The tragedy highlighted something else that’s painfully obvious: Market Street will always be a dangerous place as long as there are automobiles on it. Between the streetcars, bicycles, buses, pedestrians and—above all else—automobiles, it’s not so much that there’s a particular intersection that’s problematic. The entire street, as currently configured, is a conflict generator.
There are two programs underway to correct this. One, of course, is Safer Market Street, which brought in safety improvements as part of the Vision Zero goals. This includes turning restrictions—which were apparently violated in this latest fatality.
The other project is “Better Market Street.” Depending on how the alternatives shake out, preliminary estimates are the project could cost approximately $400 million. Funding would come from the voter-approved 2014 San Francisco Transportation and Road Improvement Bond and other state, local, and federal sources.
Streetsblog took a look at the project a couple of years ago.
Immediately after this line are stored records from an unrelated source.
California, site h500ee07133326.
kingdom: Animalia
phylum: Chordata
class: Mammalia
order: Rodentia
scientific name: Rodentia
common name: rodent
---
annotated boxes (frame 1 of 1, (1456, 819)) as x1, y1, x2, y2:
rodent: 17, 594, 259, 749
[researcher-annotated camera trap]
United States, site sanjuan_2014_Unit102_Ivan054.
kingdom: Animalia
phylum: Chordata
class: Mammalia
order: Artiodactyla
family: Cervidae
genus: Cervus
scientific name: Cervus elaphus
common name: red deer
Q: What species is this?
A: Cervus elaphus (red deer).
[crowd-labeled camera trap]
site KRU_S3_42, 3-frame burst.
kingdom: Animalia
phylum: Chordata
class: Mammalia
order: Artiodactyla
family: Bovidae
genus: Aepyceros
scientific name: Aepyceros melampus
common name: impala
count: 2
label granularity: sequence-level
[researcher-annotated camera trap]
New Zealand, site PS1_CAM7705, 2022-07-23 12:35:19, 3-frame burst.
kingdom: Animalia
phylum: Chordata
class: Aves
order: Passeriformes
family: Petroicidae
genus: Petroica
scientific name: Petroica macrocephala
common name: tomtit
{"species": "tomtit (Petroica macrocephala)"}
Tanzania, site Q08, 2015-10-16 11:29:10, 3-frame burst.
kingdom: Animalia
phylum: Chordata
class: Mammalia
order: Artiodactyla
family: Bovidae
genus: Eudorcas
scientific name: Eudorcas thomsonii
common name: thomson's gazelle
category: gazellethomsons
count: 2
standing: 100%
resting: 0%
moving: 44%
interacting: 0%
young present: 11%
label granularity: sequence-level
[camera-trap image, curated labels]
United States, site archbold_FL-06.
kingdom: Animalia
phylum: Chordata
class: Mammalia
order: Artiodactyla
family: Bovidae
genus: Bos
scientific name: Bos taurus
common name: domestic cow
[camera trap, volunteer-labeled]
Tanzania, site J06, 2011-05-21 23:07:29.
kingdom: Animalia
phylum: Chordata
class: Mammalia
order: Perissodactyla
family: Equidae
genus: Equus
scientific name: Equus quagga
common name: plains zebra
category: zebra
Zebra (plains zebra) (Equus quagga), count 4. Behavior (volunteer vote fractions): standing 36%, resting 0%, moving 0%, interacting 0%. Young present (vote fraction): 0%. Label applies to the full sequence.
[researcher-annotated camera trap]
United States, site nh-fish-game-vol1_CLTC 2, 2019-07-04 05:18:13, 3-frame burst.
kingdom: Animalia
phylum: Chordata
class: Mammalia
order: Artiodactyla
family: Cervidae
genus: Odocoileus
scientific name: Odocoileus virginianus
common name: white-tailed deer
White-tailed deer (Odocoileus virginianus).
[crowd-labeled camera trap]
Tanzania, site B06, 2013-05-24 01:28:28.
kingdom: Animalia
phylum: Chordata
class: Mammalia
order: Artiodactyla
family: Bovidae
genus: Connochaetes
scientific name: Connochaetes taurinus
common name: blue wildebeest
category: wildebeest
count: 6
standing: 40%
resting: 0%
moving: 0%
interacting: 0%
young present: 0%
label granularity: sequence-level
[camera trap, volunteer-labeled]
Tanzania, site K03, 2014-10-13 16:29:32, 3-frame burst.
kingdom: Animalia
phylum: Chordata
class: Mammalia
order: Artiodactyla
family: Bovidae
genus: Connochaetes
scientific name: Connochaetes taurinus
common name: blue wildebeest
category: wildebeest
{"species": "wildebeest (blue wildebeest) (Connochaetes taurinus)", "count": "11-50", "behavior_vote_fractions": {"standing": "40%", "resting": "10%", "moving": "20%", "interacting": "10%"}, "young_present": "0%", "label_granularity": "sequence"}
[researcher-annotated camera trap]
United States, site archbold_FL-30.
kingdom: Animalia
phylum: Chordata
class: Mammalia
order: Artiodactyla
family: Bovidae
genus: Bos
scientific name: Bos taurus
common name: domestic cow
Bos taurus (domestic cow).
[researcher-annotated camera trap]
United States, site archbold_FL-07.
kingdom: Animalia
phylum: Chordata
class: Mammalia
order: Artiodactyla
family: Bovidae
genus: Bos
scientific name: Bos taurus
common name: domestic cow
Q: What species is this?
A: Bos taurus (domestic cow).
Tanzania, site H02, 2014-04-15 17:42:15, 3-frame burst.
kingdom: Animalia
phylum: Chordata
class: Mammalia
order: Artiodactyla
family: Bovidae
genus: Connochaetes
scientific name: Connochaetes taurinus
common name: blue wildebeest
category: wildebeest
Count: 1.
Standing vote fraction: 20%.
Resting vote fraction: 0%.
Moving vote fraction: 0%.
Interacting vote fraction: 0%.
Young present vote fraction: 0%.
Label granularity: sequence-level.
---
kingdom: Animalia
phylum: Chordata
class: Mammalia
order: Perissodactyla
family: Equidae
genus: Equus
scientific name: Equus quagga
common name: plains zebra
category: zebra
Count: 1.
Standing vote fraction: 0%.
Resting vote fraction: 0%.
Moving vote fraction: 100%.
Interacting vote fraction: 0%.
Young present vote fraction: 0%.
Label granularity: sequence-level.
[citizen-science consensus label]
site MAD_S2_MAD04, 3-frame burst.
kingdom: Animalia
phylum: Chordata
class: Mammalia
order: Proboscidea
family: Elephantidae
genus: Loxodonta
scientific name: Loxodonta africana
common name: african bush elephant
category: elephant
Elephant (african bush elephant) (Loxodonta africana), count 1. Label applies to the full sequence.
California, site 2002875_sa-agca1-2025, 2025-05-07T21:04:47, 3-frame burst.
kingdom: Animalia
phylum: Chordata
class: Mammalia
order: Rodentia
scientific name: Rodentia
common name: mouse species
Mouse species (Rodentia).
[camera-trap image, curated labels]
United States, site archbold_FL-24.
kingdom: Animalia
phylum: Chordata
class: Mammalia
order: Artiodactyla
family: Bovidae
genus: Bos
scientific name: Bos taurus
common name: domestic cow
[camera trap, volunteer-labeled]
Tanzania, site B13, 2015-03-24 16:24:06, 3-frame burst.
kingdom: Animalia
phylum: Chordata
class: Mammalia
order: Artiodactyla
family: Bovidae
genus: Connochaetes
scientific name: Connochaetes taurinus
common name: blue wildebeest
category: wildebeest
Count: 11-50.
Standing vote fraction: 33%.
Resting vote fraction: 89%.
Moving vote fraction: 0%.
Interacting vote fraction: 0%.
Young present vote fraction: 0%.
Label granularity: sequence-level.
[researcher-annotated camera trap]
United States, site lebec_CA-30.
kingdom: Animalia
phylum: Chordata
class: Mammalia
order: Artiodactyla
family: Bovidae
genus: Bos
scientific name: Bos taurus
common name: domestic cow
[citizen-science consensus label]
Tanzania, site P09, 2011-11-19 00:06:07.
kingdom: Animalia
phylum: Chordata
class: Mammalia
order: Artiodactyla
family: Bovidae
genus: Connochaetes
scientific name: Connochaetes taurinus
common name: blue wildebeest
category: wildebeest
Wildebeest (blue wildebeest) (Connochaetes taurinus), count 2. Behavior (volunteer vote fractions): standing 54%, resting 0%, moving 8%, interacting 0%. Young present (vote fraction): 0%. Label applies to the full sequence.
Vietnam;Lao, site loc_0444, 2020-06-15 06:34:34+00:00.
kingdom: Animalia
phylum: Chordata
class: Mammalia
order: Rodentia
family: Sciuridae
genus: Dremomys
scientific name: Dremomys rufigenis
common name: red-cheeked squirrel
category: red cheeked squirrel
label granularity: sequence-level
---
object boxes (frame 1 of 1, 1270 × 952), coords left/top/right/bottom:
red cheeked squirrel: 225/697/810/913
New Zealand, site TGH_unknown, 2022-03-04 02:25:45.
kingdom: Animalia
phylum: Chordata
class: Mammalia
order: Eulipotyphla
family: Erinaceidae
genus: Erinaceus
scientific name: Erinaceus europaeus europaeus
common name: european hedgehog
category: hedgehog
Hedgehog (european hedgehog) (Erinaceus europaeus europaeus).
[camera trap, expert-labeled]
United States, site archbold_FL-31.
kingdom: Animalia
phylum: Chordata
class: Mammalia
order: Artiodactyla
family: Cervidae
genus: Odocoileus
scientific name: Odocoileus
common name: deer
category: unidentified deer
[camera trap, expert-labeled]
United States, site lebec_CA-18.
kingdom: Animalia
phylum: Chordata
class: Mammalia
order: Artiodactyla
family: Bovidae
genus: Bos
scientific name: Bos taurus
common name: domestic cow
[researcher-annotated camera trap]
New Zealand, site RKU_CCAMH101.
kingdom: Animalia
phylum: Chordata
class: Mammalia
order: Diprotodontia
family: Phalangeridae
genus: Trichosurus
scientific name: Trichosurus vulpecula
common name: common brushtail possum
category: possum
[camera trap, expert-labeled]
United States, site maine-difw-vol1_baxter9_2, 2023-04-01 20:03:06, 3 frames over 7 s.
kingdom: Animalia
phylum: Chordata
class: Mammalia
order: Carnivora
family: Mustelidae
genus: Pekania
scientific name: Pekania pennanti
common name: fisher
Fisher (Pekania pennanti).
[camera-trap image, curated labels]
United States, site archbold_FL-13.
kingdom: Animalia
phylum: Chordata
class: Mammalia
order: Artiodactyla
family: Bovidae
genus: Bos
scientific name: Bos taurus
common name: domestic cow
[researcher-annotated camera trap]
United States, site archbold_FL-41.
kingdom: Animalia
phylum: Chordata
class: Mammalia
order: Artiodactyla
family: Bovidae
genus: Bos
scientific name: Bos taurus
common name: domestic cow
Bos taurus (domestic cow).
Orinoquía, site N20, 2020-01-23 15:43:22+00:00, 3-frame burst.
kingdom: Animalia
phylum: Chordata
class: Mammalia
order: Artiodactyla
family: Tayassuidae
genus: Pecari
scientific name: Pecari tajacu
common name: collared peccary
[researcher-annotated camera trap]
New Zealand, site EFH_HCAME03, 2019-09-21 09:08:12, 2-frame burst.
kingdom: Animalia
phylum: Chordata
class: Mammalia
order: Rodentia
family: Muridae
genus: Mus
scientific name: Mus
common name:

An additional study will be done this month, said Simon Bertrang, Project Manager for Better Market Street. It includes a Light Detection and Ranging (LIDAR) map of Market Street—basically, a far more detailed examination of existing conditions. “That will support the Draft Environmental Impact Report, anticipated in 2017.”
Under the different options, there will be bulb-outs to narrow pedestrian crossings. Trucks, depending on the scenario, will be forced to load and unload on side streets. The project will also look at safety improvements such as more “changes to signal timing to provide pedestrian leading intervals,” said Bertrang. When the study is completed, the public will be invited to comment. Under at least one scenario, the length of Market Street from about Van Ness to the Embarcadero will get raised, separated bicycle lanes. Another likely improvement should reduce bus-bicycle conflicts, by building boarding islands to the left of the bike lanes—that way buses and bikes aren’t constantly leapfrogging as they make their way down the street. Private automobiles will no longer be permitted on stretches of Market. But “there will still be taxi cabs on Market Street,” said Bertrang, plus trucks and other commercial vehicles.
“We think ‘Better Market Street’ needs to consider further restrictions on the types of vehicles that can travel on Market Street,” said Ferrara. “We shouldn’t be sacrificing safety on our city’s main corridor for convenience. That’s the bottom line.”
It’s interesting to note that because of the timing of this project, the team is preparing the study to meet two sets of requirements under the California Environmental Quality Act. They estimated Levels of Service (LOS), but are also looking at the new rubric of Vehicle Miles Traveled (VMT). Until recently, Californian environmental law considered slowing down car traffic to be a negative environmental impact—so even something as benign as a bike lane could trigger the need for some kind of mitigation. In other words, the Better Market Street study is straddling these two ways of looking at environmental impacts, which may be partly why the city isn’t proposing stricter controls on automobiles.
San Francisco is an old city with a compact core, like many European cities. And European cities such as Oslo, Norway, are now banning cars from their cores. It’s high time for San Francisco to consider bolder moves for safety. Besides, San Francisco just performed an unintentional experiment during the Super Bowl: the city continued to function even though cars were heavily restricted on many streets.
Studies are supposed to look at distinct options. It’s something advocates can demand during the next public comment period for Better Market Street, when the draft environmental studies are published next year. In the meantime, they can come comment at the Planning Commission meeting on Thursday, where the transition from LOS to VMT in San Francisco projects will be discussed.
“In our grief, we realize changes need to be made in San Francisco; people shouldn’t die crossing the street in our city,” said Phan’s sister Holly Michna at today’s memorial event. “No family should suffer the same tragedy we’ve had to face.”